Normalization

In databases you will inevitably have some inconsistencies and duplicate information. Such duplication can cause extra work and inconsistencies if the data is updated, because you must change it in more than one place.

Normalization is the process of organizing your data to reduce redundant data, often by dividing larger tables into multiple relatable tables.

As you begin the normalization process, it’s important to recognize that you focus on normalizing each table until you’ve reached the required normal form level.
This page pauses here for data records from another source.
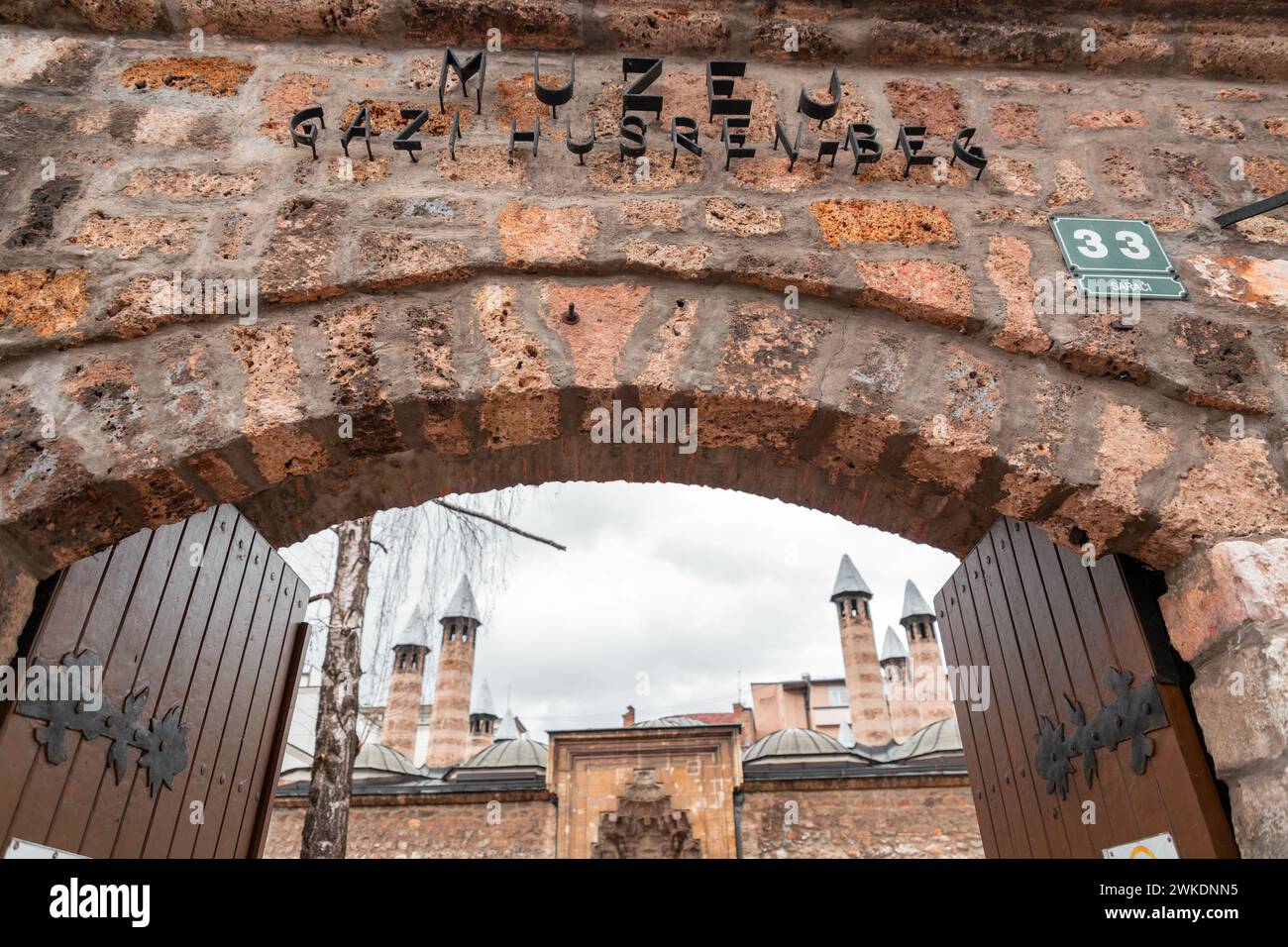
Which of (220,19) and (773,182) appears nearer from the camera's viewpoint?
(773,182)

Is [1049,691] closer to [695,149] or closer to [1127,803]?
[1127,803]

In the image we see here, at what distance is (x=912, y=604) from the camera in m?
28.4

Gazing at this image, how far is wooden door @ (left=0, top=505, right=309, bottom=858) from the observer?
5.76 ft

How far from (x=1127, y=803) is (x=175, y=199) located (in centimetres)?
275

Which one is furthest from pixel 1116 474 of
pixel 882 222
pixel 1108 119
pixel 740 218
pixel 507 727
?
pixel 507 727

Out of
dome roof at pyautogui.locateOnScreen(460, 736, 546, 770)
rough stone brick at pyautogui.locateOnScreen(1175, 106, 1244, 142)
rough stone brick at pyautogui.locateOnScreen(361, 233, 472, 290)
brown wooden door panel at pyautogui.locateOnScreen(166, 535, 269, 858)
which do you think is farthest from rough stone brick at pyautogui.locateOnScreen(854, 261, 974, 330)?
dome roof at pyautogui.locateOnScreen(460, 736, 546, 770)

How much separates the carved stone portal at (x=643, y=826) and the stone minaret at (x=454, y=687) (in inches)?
432

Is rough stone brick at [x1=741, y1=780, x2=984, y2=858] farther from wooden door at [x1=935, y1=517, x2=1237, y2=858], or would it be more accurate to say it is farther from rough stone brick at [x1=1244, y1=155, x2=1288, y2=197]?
rough stone brick at [x1=1244, y1=155, x2=1288, y2=197]

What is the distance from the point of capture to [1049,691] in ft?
7.75

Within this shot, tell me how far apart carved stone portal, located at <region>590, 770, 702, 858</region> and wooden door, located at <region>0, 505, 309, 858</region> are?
35.5 feet

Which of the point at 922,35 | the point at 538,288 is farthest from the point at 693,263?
A: the point at 922,35

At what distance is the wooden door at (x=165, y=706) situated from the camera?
1756mm
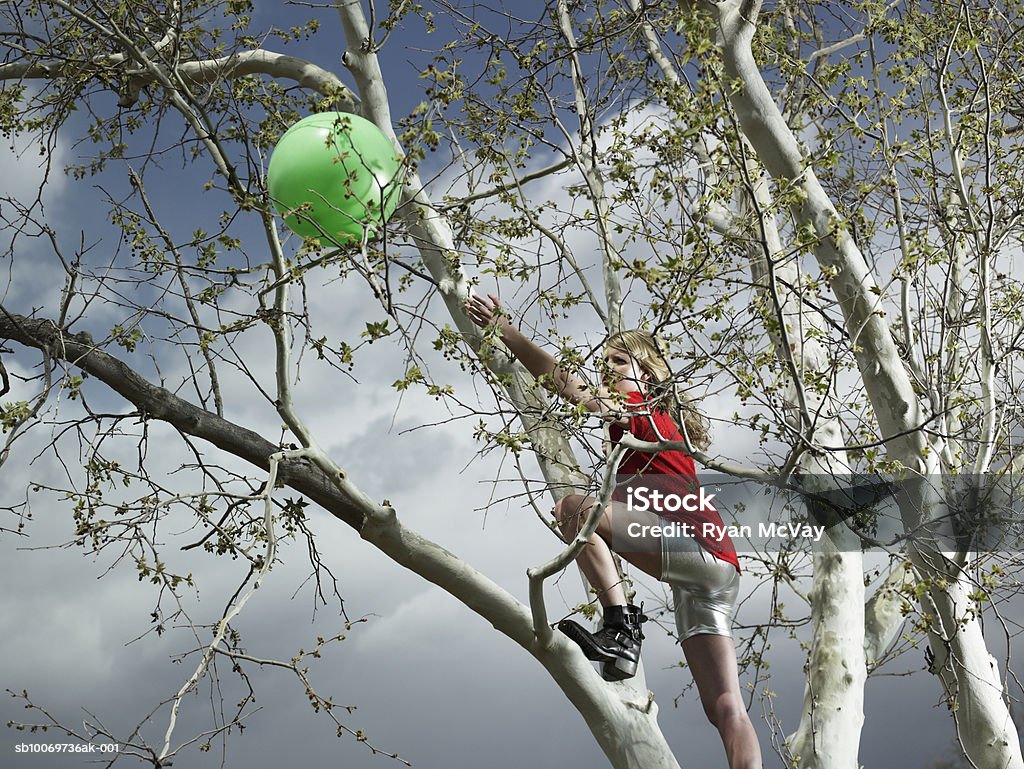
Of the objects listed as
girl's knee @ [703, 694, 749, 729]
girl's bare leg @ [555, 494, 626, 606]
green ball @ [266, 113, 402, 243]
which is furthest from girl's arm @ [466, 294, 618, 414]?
girl's knee @ [703, 694, 749, 729]

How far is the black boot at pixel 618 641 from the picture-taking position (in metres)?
4.30

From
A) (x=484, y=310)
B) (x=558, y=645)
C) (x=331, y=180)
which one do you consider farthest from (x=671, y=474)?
(x=331, y=180)

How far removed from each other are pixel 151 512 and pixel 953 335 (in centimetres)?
432

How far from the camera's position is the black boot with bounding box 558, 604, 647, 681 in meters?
4.30

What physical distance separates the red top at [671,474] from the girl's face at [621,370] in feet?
0.31

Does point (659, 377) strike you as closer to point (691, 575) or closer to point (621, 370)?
point (621, 370)

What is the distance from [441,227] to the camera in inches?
213

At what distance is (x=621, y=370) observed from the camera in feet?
13.6

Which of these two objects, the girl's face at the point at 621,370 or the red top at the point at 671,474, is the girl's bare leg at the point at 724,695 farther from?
the girl's face at the point at 621,370

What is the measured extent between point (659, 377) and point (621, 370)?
16cm

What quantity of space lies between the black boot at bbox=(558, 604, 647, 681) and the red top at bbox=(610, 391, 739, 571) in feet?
1.52

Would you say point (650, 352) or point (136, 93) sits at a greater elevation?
point (136, 93)

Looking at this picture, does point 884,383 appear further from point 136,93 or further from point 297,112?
point 136,93

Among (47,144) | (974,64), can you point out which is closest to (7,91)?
(47,144)
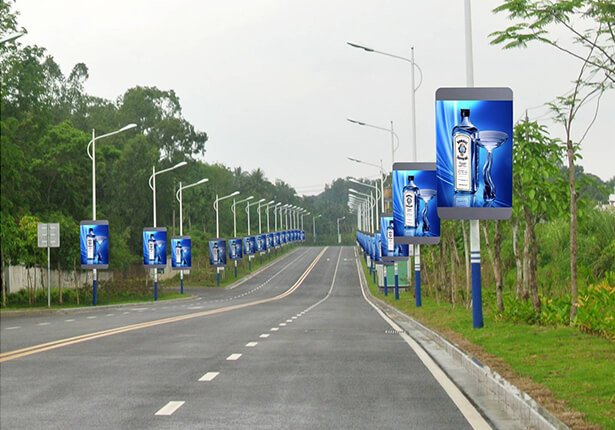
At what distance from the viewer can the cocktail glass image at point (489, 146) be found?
67.3 feet

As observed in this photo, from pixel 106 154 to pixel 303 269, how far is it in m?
46.5

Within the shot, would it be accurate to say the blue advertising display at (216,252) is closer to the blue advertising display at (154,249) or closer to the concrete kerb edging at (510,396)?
the blue advertising display at (154,249)

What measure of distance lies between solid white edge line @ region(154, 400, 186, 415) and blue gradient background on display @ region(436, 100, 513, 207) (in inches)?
393

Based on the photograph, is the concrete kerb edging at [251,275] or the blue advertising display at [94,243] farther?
the concrete kerb edging at [251,275]

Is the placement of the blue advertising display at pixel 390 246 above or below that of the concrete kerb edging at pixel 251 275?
above

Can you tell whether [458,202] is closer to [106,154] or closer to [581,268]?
[581,268]

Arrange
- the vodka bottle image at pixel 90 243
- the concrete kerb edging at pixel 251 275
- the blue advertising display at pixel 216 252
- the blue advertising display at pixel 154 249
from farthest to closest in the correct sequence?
the concrete kerb edging at pixel 251 275 → the blue advertising display at pixel 216 252 → the blue advertising display at pixel 154 249 → the vodka bottle image at pixel 90 243

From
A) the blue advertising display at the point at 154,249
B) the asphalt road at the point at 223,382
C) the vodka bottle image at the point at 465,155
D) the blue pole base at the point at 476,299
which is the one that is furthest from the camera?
the blue advertising display at the point at 154,249

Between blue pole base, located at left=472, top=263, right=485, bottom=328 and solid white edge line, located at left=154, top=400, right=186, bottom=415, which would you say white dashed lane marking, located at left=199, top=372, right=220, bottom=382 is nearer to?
solid white edge line, located at left=154, top=400, right=186, bottom=415

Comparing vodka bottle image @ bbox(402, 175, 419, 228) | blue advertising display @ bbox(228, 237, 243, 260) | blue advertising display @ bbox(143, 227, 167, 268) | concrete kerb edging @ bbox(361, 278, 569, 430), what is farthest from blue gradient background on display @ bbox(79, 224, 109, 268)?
blue advertising display @ bbox(228, 237, 243, 260)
Normalization usually results in creating more tables, and once all the tables are normalized, you will have a normalized database. There are several forms of normalization, and most data engineers will need to be familiar with the first normal form, second normal form, and third normal form.

1NF


For a table to be in the first normal form, each row must be unique and each cell must contain only a single value. First normal form is also called 1NF.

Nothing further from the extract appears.